== TASK BRIEF ==
Please reproduce every row below verbatim, without changing a single character.

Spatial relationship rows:
* Begin *

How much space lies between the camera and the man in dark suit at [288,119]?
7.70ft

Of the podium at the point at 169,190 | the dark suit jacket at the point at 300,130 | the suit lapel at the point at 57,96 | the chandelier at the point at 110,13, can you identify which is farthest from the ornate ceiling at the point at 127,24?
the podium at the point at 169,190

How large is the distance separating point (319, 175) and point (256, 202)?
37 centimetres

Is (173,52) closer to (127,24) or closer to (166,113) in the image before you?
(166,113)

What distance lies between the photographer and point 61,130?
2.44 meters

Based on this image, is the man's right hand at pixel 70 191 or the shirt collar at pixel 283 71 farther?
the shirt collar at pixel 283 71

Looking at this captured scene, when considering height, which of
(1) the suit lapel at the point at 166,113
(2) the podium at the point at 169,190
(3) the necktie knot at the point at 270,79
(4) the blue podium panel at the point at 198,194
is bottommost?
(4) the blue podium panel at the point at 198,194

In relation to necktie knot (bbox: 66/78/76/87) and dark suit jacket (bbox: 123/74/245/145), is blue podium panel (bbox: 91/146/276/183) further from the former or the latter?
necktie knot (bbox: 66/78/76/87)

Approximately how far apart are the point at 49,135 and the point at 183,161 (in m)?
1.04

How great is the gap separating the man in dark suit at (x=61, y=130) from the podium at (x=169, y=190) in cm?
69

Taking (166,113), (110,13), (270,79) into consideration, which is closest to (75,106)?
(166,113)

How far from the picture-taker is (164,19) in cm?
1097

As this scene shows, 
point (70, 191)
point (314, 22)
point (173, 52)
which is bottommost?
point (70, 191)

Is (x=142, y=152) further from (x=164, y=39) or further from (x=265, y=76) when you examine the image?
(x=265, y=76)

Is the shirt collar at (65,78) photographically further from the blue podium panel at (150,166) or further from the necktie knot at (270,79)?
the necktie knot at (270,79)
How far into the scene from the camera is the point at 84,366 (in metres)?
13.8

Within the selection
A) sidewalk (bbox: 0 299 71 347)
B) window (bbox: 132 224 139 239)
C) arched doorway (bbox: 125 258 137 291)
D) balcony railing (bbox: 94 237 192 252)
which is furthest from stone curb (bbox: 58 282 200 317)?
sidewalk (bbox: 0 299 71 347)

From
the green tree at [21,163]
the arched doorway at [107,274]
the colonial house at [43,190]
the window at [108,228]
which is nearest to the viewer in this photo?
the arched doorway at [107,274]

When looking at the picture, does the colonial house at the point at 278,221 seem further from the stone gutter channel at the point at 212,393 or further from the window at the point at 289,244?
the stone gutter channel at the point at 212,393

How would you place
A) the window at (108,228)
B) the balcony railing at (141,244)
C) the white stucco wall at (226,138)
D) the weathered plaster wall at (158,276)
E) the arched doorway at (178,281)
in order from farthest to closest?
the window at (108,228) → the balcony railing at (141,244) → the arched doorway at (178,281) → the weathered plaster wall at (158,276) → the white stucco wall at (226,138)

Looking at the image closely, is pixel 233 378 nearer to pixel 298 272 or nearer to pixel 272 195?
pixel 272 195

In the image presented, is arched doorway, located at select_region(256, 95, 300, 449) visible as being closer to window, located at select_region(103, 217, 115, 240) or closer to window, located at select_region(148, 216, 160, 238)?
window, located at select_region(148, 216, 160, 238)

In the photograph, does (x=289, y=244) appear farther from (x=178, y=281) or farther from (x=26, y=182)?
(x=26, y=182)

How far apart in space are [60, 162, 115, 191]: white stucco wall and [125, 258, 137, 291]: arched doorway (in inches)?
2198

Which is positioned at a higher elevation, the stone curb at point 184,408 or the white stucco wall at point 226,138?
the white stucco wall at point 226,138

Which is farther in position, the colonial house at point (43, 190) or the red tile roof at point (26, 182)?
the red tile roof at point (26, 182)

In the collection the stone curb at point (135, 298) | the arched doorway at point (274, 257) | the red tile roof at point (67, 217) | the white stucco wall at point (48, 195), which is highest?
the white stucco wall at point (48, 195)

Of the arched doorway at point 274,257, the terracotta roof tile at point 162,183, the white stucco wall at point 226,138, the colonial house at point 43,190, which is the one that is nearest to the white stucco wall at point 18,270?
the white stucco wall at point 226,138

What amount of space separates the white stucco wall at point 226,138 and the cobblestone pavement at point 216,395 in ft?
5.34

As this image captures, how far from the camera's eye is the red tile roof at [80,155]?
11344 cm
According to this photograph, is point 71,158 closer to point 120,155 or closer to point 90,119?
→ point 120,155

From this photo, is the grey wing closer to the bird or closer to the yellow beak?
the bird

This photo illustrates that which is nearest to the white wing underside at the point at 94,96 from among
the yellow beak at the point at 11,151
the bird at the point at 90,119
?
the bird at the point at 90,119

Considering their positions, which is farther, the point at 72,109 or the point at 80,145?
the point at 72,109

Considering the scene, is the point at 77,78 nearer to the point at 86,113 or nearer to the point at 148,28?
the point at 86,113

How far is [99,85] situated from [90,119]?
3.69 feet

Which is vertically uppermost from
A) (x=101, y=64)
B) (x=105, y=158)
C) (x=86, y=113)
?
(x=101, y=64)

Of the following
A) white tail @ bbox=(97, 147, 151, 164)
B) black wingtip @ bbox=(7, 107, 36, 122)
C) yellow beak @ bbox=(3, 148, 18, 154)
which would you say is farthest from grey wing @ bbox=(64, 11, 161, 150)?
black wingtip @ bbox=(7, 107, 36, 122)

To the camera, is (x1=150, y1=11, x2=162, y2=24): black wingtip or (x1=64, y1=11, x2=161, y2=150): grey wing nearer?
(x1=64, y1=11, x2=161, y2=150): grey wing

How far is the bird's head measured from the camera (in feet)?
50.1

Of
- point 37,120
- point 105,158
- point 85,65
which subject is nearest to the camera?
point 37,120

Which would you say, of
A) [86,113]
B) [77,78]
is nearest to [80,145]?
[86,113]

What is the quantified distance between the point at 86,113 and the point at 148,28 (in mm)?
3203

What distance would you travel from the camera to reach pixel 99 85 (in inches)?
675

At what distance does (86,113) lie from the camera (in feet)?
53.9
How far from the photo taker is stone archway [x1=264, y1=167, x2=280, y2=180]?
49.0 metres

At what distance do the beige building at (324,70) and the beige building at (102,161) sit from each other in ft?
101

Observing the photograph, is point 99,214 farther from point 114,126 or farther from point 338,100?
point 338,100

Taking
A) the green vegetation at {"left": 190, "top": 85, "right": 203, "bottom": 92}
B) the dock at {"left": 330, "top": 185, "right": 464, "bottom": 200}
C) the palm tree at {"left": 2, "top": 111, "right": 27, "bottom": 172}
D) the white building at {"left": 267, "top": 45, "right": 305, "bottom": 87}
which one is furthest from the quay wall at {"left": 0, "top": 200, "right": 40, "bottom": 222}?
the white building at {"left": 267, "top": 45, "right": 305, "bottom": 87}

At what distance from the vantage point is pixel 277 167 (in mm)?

* End *

== REPLY ==
How much space lies between the camera and the man in dark suit at [288,119]?
7.70ft

Of the podium at the point at 169,190 | the dark suit jacket at the point at 300,130 | the suit lapel at the point at 57,96 | the chandelier at the point at 110,13, can you identify which is farthest from the ornate ceiling at the point at 127,24?
the podium at the point at 169,190

How large is the distance separating point (319, 175) and point (256, 202)?
37 centimetres

Is (173,52) closer to (127,24) or closer to (166,113) in the image before you?
(166,113)

What distance lies between the photographer and point 61,130?
2.44 meters

Based on this image, is the man's right hand at pixel 70 191 or the shirt collar at pixel 283 71 farther?
the shirt collar at pixel 283 71

Looking at this captured scene, when considering height, which of
(1) the suit lapel at the point at 166,113
(2) the podium at the point at 169,190
(3) the necktie knot at the point at 270,79
(4) the blue podium panel at the point at 198,194
is bottommost?
(4) the blue podium panel at the point at 198,194

In relation to necktie knot (bbox: 66/78/76/87) and dark suit jacket (bbox: 123/74/245/145), is blue podium panel (bbox: 91/146/276/183) further from the former or the latter?
necktie knot (bbox: 66/78/76/87)

Approximately how far apart are the point at 49,135 and the point at 183,161 (in m)?
1.04

How great is the gap separating the man in dark suit at (x=61, y=130) from the podium at (x=169, y=190) in cm?
69

Taking (166,113), (110,13), (270,79) into consideration, which is closest to (75,106)?
(166,113)

How far from the picture-taker is (164,19) in cm?
1097

As this scene shows, 
point (70, 191)
point (314, 22)
point (173, 52)
which is bottommost?
point (70, 191)

Is (x=142, y=152) further from (x=164, y=39) or further from (x=265, y=76) when you examine the image?
(x=265, y=76)

Is the shirt collar at (65,78) photographically further from the blue podium panel at (150,166) or further from the necktie knot at (270,79)?
the necktie knot at (270,79)
How far into the scene from the camera is the point at 84,366 (in metres)?
13.8

Within the selection
A) sidewalk (bbox: 0 299 71 347)
B) window (bbox: 132 224 139 239)
C) arched doorway (bbox: 125 258 137 291)
D) balcony railing (bbox: 94 237 192 252)
which is furthest from stone curb (bbox: 58 282 200 317)?
sidewalk (bbox: 0 299 71 347)

From
the green tree at [21,163]
the arched doorway at [107,274]
the colonial house at [43,190]
the window at [108,228]
which is nearest to the viewer in this photo?
the arched doorway at [107,274]

When looking at the picture, does the colonial house at the point at 278,221 seem further from the stone gutter channel at the point at 212,393 or further from the window at the point at 289,244?
the stone gutter channel at the point at 212,393

How would you place
A) the window at (108,228)
B) the balcony railing at (141,244)
C) the white stucco wall at (226,138)
D) the weathered plaster wall at (158,276)
E) the arched doorway at (178,281)
in order from farthest to closest?
the window at (108,228) → the balcony railing at (141,244) → the arched doorway at (178,281) → the weathered plaster wall at (158,276) → the white stucco wall at (226,138)

Looking at the image closely, is pixel 233 378 nearer to pixel 298 272 or nearer to pixel 272 195?
pixel 272 195

In the image presented, is arched doorway, located at select_region(256, 95, 300, 449) visible as being closer to window, located at select_region(103, 217, 115, 240) or closer to window, located at select_region(148, 216, 160, 238)?
window, located at select_region(148, 216, 160, 238)

In the photograph, does (x=289, y=244) appear farther from (x=178, y=281) or farther from (x=26, y=182)?
(x=26, y=182)

How far apart in space are [60, 162, 115, 191]: white stucco wall and [125, 258, 137, 291]: arched doorway (in inches)?
2198

Which is positioned at a higher elevation, the stone curb at point 184,408 or the white stucco wall at point 226,138?
the white stucco wall at point 226,138

Which is farther in position, the colonial house at point (43, 190) or the red tile roof at point (26, 182)?
the red tile roof at point (26, 182)

In the collection the stone curb at point (135, 298) | the arched doorway at point (274, 257) | the red tile roof at point (67, 217) | the white stucco wall at point (48, 195), which is highest?
the white stucco wall at point (48, 195)

Of the arched doorway at point 274,257, the terracotta roof tile at point 162,183, the white stucco wall at point 226,138, the colonial house at point 43,190, which is the one that is nearest to the white stucco wall at point 18,270?
the white stucco wall at point 226,138

What amount of space separates the white stucco wall at point 226,138 and the cobblestone pavement at point 216,395 in ft?
5.34

As this image captures, how far from the camera's eye is the red tile roof at [80,155]?
11344 cm
According to this photograph, is point 71,158 closer to point 120,155 or closer to point 90,119?
→ point 120,155

From this photo, is the grey wing closer to the bird or closer to the yellow beak?
the bird

This photo illustrates that which is nearest to the white wing underside at the point at 94,96 from among
the yellow beak at the point at 11,151
the bird at the point at 90,119
?
the bird at the point at 90,119

Considering their positions, which is farther, the point at 72,109 or the point at 80,145?
the point at 72,109

Considering the scene, is the point at 77,78 nearer to the point at 86,113 or nearer to the point at 148,28?
the point at 86,113

How far is [99,85] situated from [90,119]?
3.69 feet

Which is vertically uppermost from
A) (x=101, y=64)
B) (x=105, y=158)
C) (x=86, y=113)
?
(x=101, y=64)

Of the following
A) white tail @ bbox=(97, 147, 151, 164)
B) black wingtip @ bbox=(7, 107, 36, 122)
C) yellow beak @ bbox=(3, 148, 18, 154)
which would you say is farthest from grey wing @ bbox=(64, 11, 161, 150)?
black wingtip @ bbox=(7, 107, 36, 122)

To the camera, is (x1=150, y1=11, x2=162, y2=24): black wingtip or (x1=64, y1=11, x2=161, y2=150): grey wing nearer?
(x1=64, y1=11, x2=161, y2=150): grey wing

How far is the bird's head measured from the camera (in feet)?
50.1

Of
- point 37,120
- point 105,158
- point 85,65
which subject is nearest to the camera?
point 37,120

Which would you say, of
A) [86,113]
B) [77,78]
is nearest to [80,145]?
[86,113]

What is the quantified distance between the point at 86,113 and the point at 148,28 (in mm)?
3203

What distance would you travel from the camera to reach pixel 99 85 (in inches)?
675

At what distance does (86,113) lie from the camera (in feet)?
53.9
How far from the photo taker is stone archway [x1=264, y1=167, x2=280, y2=180]?
49.0 metres

At what distance do the beige building at (324,70) and the beige building at (102,161) sit from each other in ft?
101

Observing the photograph, is point 99,214 farther from point 114,126 or farther from point 338,100?
point 338,100

Taking
A) the green vegetation at {"left": 190, "top": 85, "right": 203, "bottom": 92}
B) the dock at {"left": 330, "top": 185, "right": 464, "bottom": 200}
C) the palm tree at {"left": 2, "top": 111, "right": 27, "bottom": 172}
D) the white building at {"left": 267, "top": 45, "right": 305, "bottom": 87}
which one is furthest from the quay wall at {"left": 0, "top": 200, "right": 40, "bottom": 222}?
the white building at {"left": 267, "top": 45, "right": 305, "bottom": 87}

At what distance from the vantage point is pixel 277 167 (in mm)?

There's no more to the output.